Keywords, Multiword phrases and Key Features

This interface allows you to extract what is special about one subcorpus as compared to another reference corpus.

  1. Keywords: the words which occur more frequently in the subcorpus of interest in comparison with the reference corpus (as made famous by WordSmith and other concordance software).
  2. Key Phrases: the most frequent phrases of a given length in the corpus of interest.
  3. Key Features: the features which occur more frequently in a subcoprus when compared with some reference corpus. For instance, we can compare a group of low proficiency learners to the rest of the learners to see what they do differently (at that layer).

Using the Interface

Select the "Keywords" pane from the selector at the top of the CorpusTool interface, then:

  1. Select and option from the "Type of Study" menu.
  2. The "Containing Unit" field: select the unit which you want to explore keywords/phrases/features within. E.g., if I want to see what is special in clauses in Editorials, I would here select "clause in_segment editorial'.
  3. The "Compare With" field: here you select what reference corpus you want to use to compare to the containing unit. Here you have three options:
  4. (If 'Phrase'): "Phrase Length": the number of words in the multiple word phrases you wish to see.
  5. (If 'Key Features'): Layer of Interest: this defines the network you wish to see the features of. We might for instance specify the "containing unit" as Editorials, and the "Layer of Interest" as "Grammar".
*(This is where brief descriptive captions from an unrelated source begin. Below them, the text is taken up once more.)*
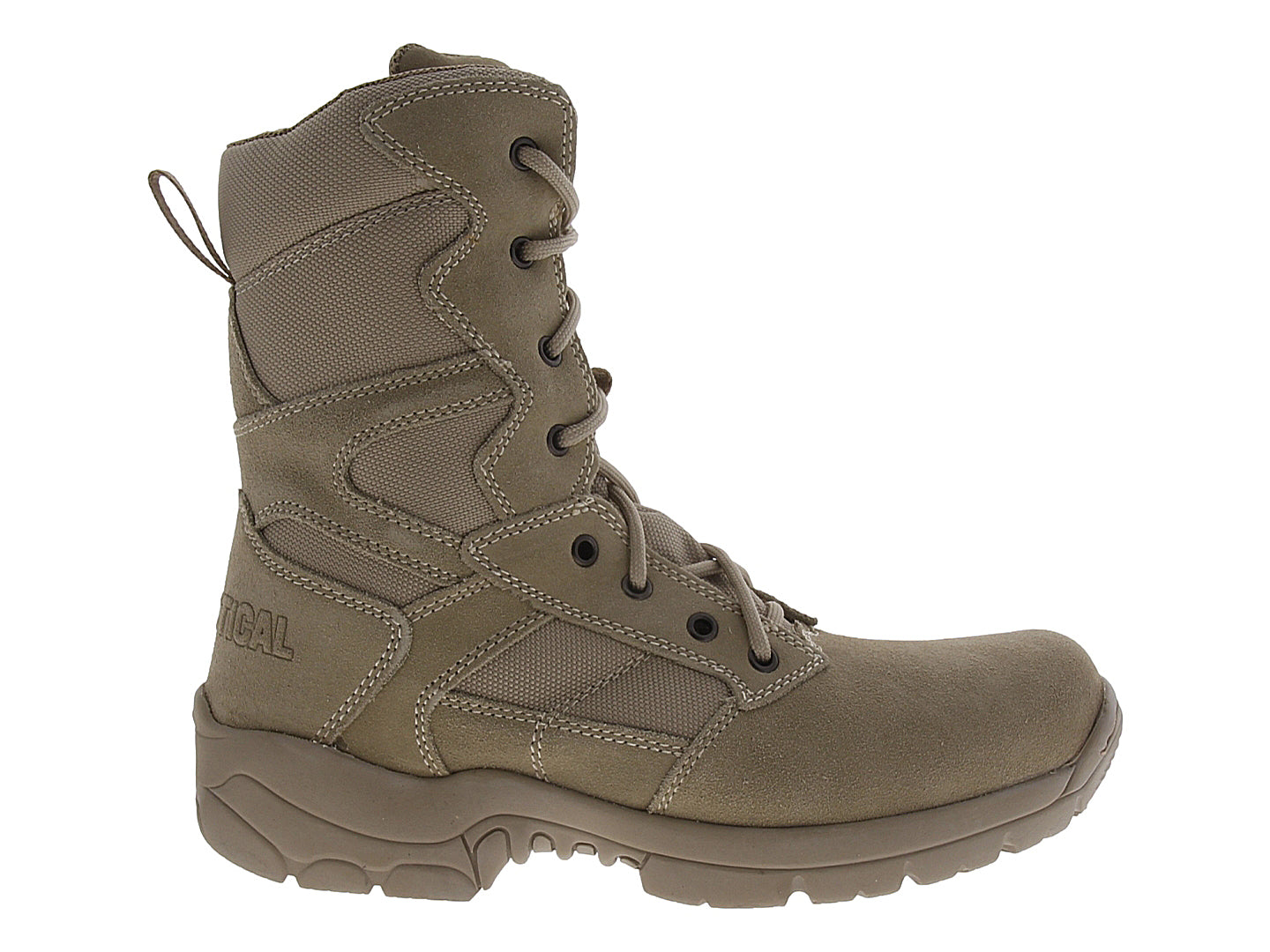 Botas Oc Tactical 5434 Para Hombre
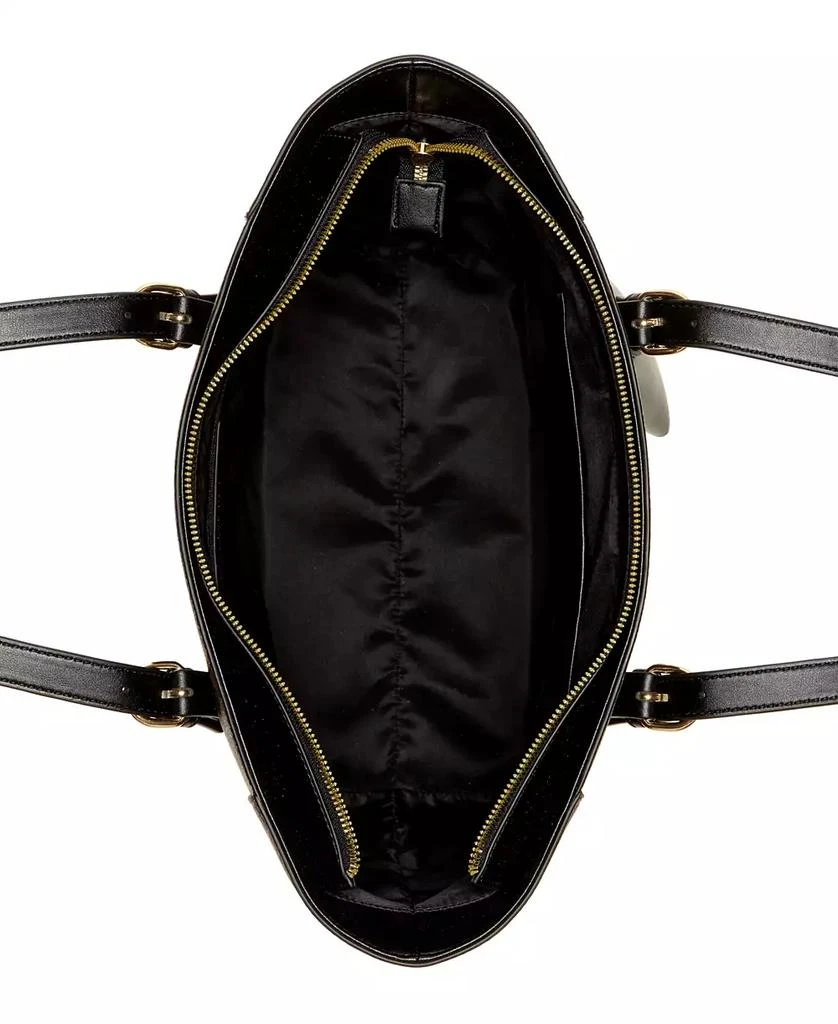 Nine West Women’s Siera Tote Bag 5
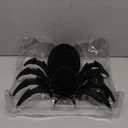 sumsync Realistic RC Spider Robot, Remote Control Spider Toys with Spray/Light/Music, Gifts for 6 7 8 9 10 11 12 Year Old Boys Girls, Christmas Birthday Halloween Easter Toys for Kids
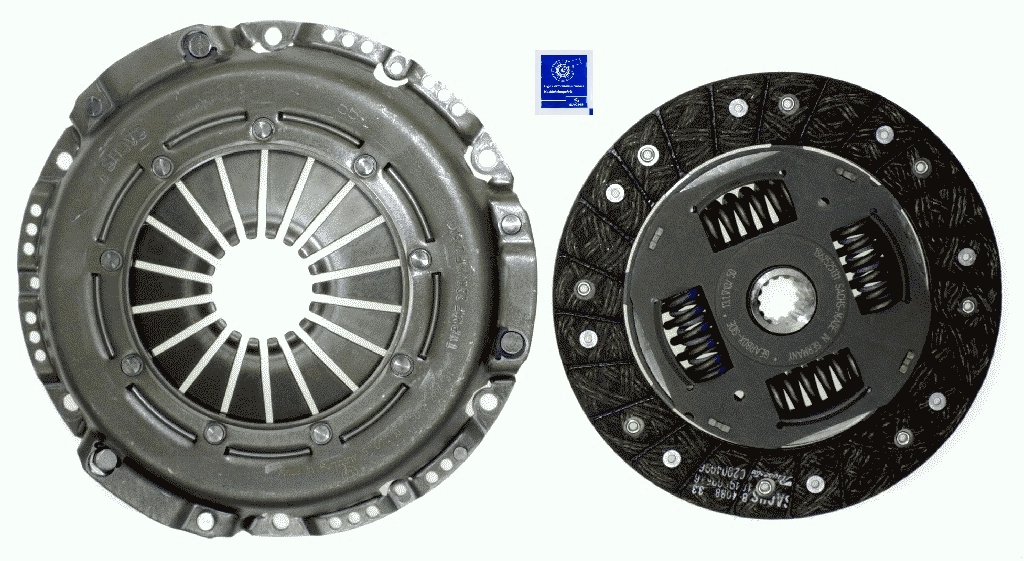 SACHS 3000834001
Calculation of 'Keyness' of keywords

In UAM CT, the keyness of a term is calculated as the relative frequency of the term in the subcorpus of interest divided by the relative frequency of the term in the reference corpus. Relative frequency is the count of the term in the subcorpus divided by the number of terms in that subcorpus.
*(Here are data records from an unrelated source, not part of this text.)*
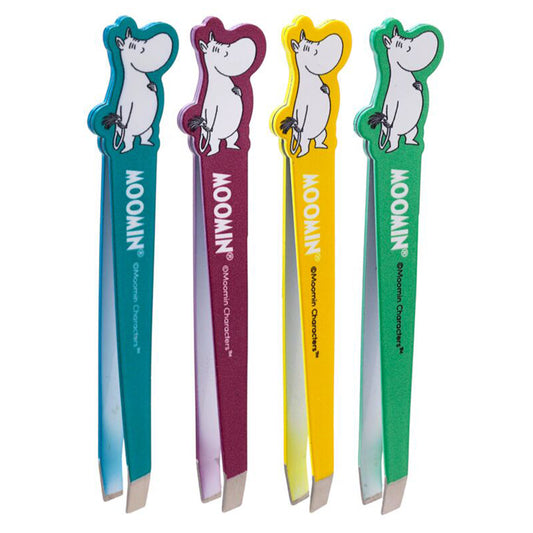 Bright Moomin Tweezers | Single | Little Gift | Cracker Filler
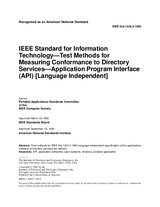 Náhľad IEEE 1326.2-1993 2.2.1994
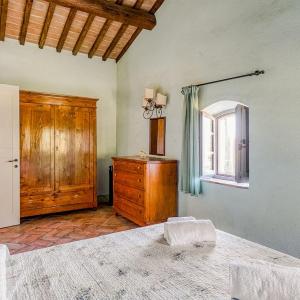 Two-Bedroom Apartment (6 Adults)
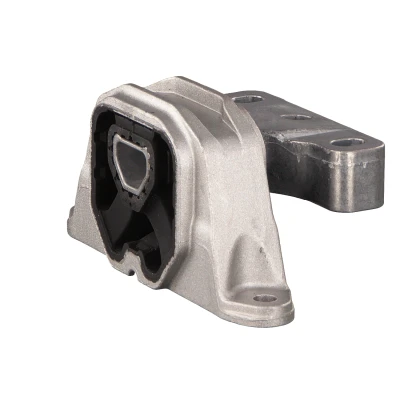 Billede af FEBI BILSTEIN 101058 Motorophæng højre Gummimetalleje VOLKSWAGEN: up! Hatchback, SKODA: Citigo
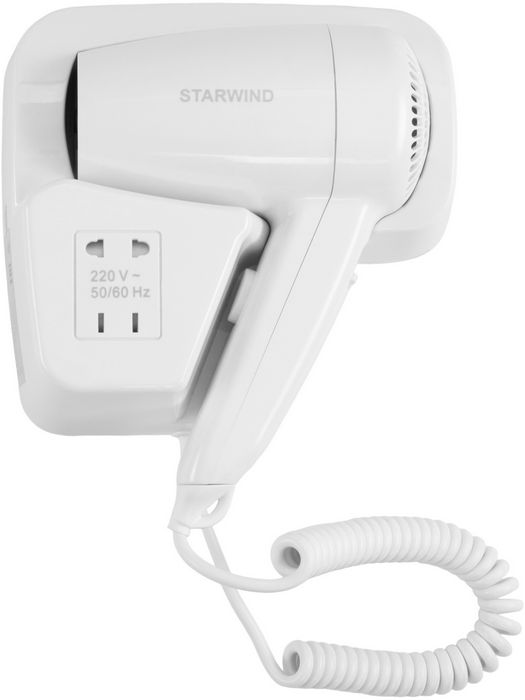 StarWind SW-HD872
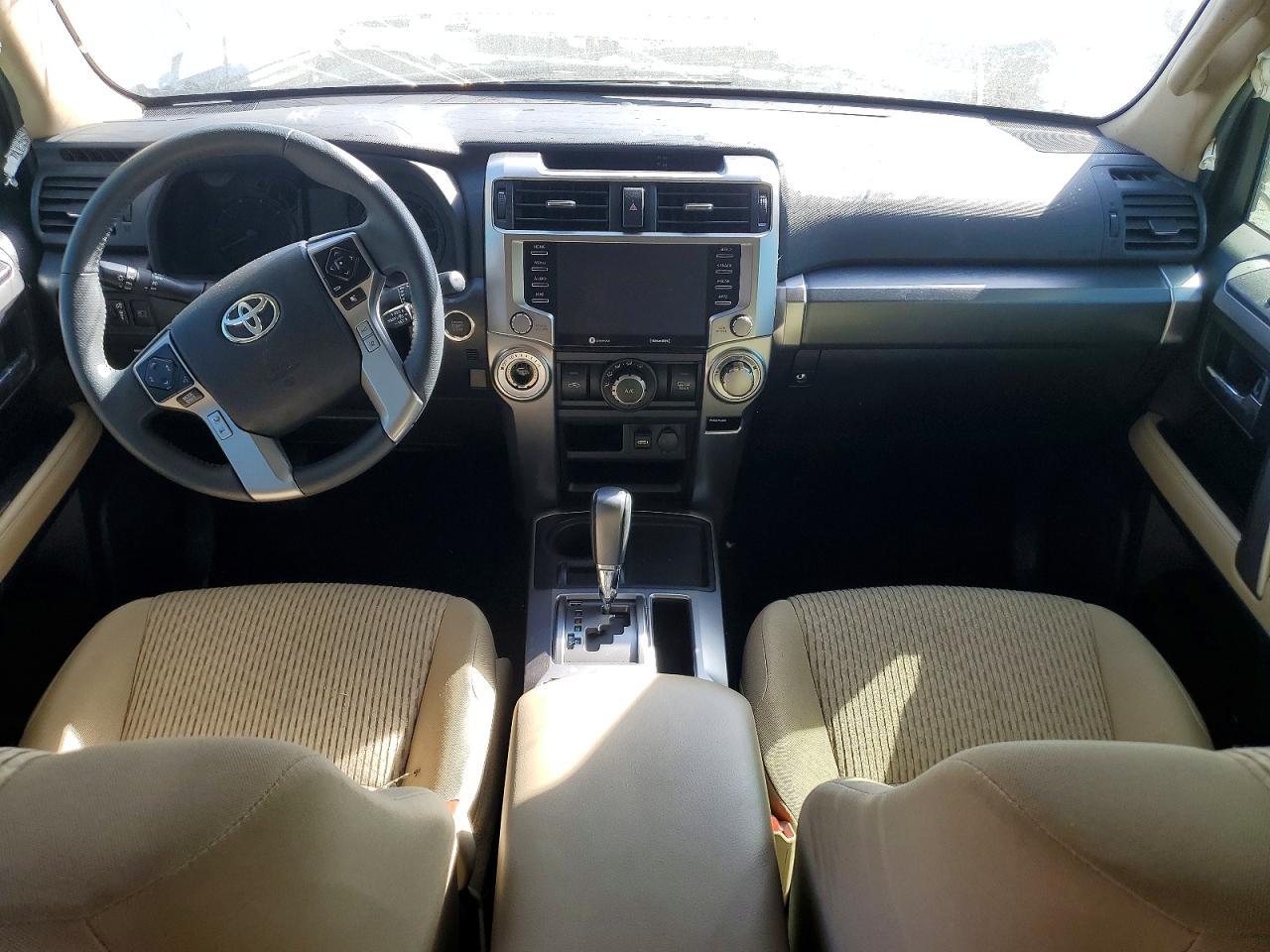 2023 TOYOTA 4Runner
Basically, a term with a keyness value of 2.0 occurs twice as often in the corpus of interest as it does in the reference corpus.

If the keyness value is over 100, a value of 100 is used.
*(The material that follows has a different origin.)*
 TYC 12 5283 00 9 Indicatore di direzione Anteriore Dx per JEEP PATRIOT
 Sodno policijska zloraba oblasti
A term must appear in more than one text to be included as a keyword, unless the project has only 1 or 2 files, in which case this condition is ignored (this basically stops consistent misspellings or person names rising to the top of the list).

Where less than 20 instances of the term occur in the combination of the two subcorpora, the keyness value is decreased in relation to how much less than 20 the count is: if there are 10 hits, the keyness is halved, if 15, reduced by 25% etc.

A term will be included in the keyword list only if it occurs 8 or more times in the combination of the subcorpus of interest and the reference corpus.

Calculation of 'Keyness' of features

The calculation of keyness of features is similar of keywords, with minor exceptions. Basically the annotations of segments in the focus corpus are treated as words in a text.

The main exception is that while a word is required to occur in more than one texts, this requirement is not required for features (but the feature still needs to occur 8 or more times.